Nierenarterienstenose 
Eine Nierenarterienstenose ist eine ein- oder doppelseitige Einengung der A.renalis oder ihrer Hauptäste. Sie kann die Ursache einer arteriellen Hypertonie sein, die dann als renovaskuläre Hypertonie bezeichnet wird. 

Ursache ist in etwa 70% der Fälle eine Arteriosklerose (überwiegend im  höheren Lebensalter) und in etwa 20% eine fibromuskuläre Dysplasie (eine bindegewebige Fehlbildung). Selten sind Aneurysmen der Aorta oder Nierenarterie, Vaskulitiden, mechanische Kompression durch Tumoren oder Zysten, Embolien oder Thrombosen ursächlich beteiligt. 

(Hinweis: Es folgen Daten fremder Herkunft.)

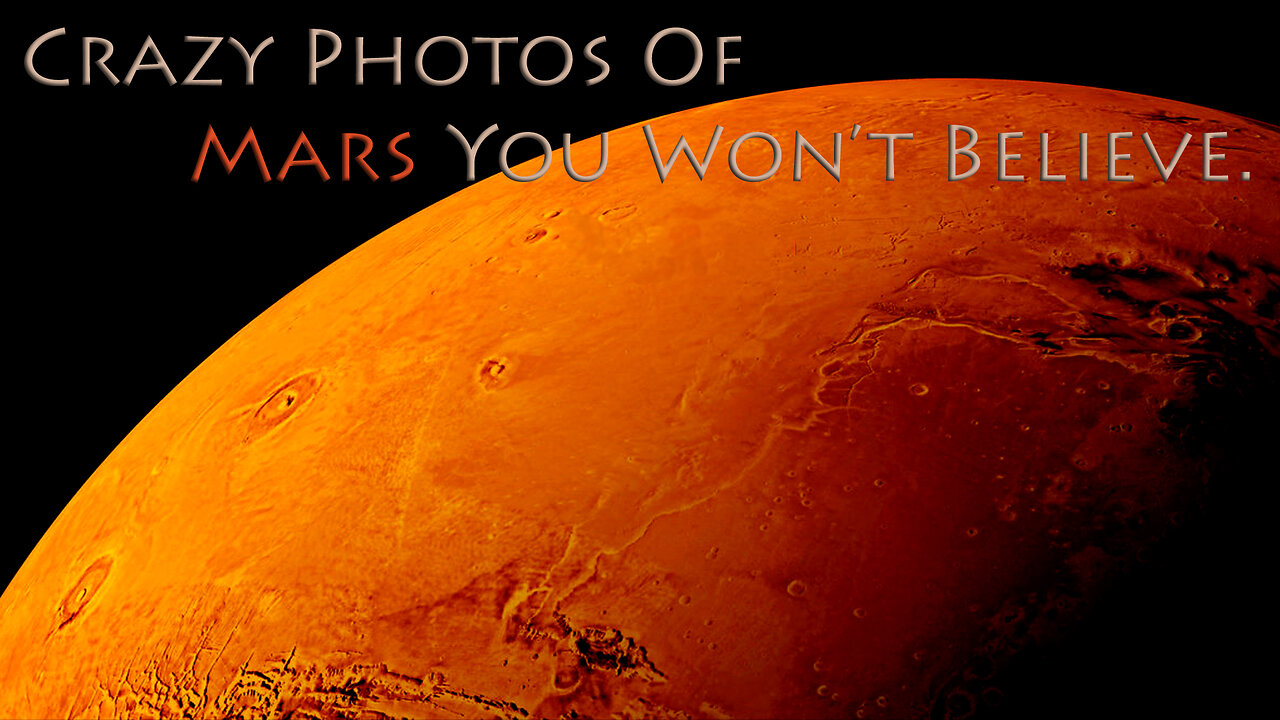 THE CRAZIEST MARS DISCOVERIES YOU WON'T BELIEVE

Die Verengung der Nierenarterie führt zu einer Minderdurchblutung der betroffenen Niere. Um die vermeintliche (lokale!) Blutdruckerniedrigung auszugleichen, steigert die Niere die Produktion von Renin, welches über den Angiotensin-Aldosteron-Mechanismus zu einem Anstieg des Blutvolumens und einer Blutdrucksteigerung des gesamten Organismus und damit zur arteriellen Hypertonie führt. Die Nierenarterienstenose wird daher auch meistens bei der Abklärung einer Hypertonie entdeckt, sie ist allerdings nur in etwa 1-2% aller Hypertonien die Ursache.

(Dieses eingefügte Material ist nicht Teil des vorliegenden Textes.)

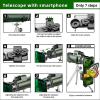 80x100 Monocular Telescope with Phone Tripod for Adults High Power HD Portable Watching Travel Camping Hiking Monocular Scope view 4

Therapeutisch bestehen verschiedene Möglichkeiten:

  • PTA (perkutane transluminale Katheterangioplastie): Die Aufdehnung der Verengung mittels eines eingeführten Ballonkatheters (Ballondilatation)
  • Stent: Einlage eines Drahtgeflechts (Stent), welches das Gefäss offen halten soll 
  • Operative Beseitigung der Stenose

 

Nierenarterienverschluss 
Ursachen: häufig Embolien aus dem Herzen, z.B. bei Vorhofflimmern.

Symptome: Flankenschmerz, Proteinurie, sehr hohe LDH

 
Nierenvenenthrombose 
Ursachen: retroperitoneale Erkrankungen, Exsikkose, Gerinnungsstörungen (z.B. AT III-Mangel)

Symptome: Flankenschmerzen, Proteinurie ev. nephrotisches Syndrom, ev. Hämaturie

 
Nephrosklerose 
Die Nephrosklerose ist eine Schädigung der Nierenarteriolen als Folge einer arteriellen Hypertonie. Es kommt zu Nekrosen der Arteriolenwand mit Einschränkung des Lumens, zu Gefässverschlüssen und zu Niereninfarkten.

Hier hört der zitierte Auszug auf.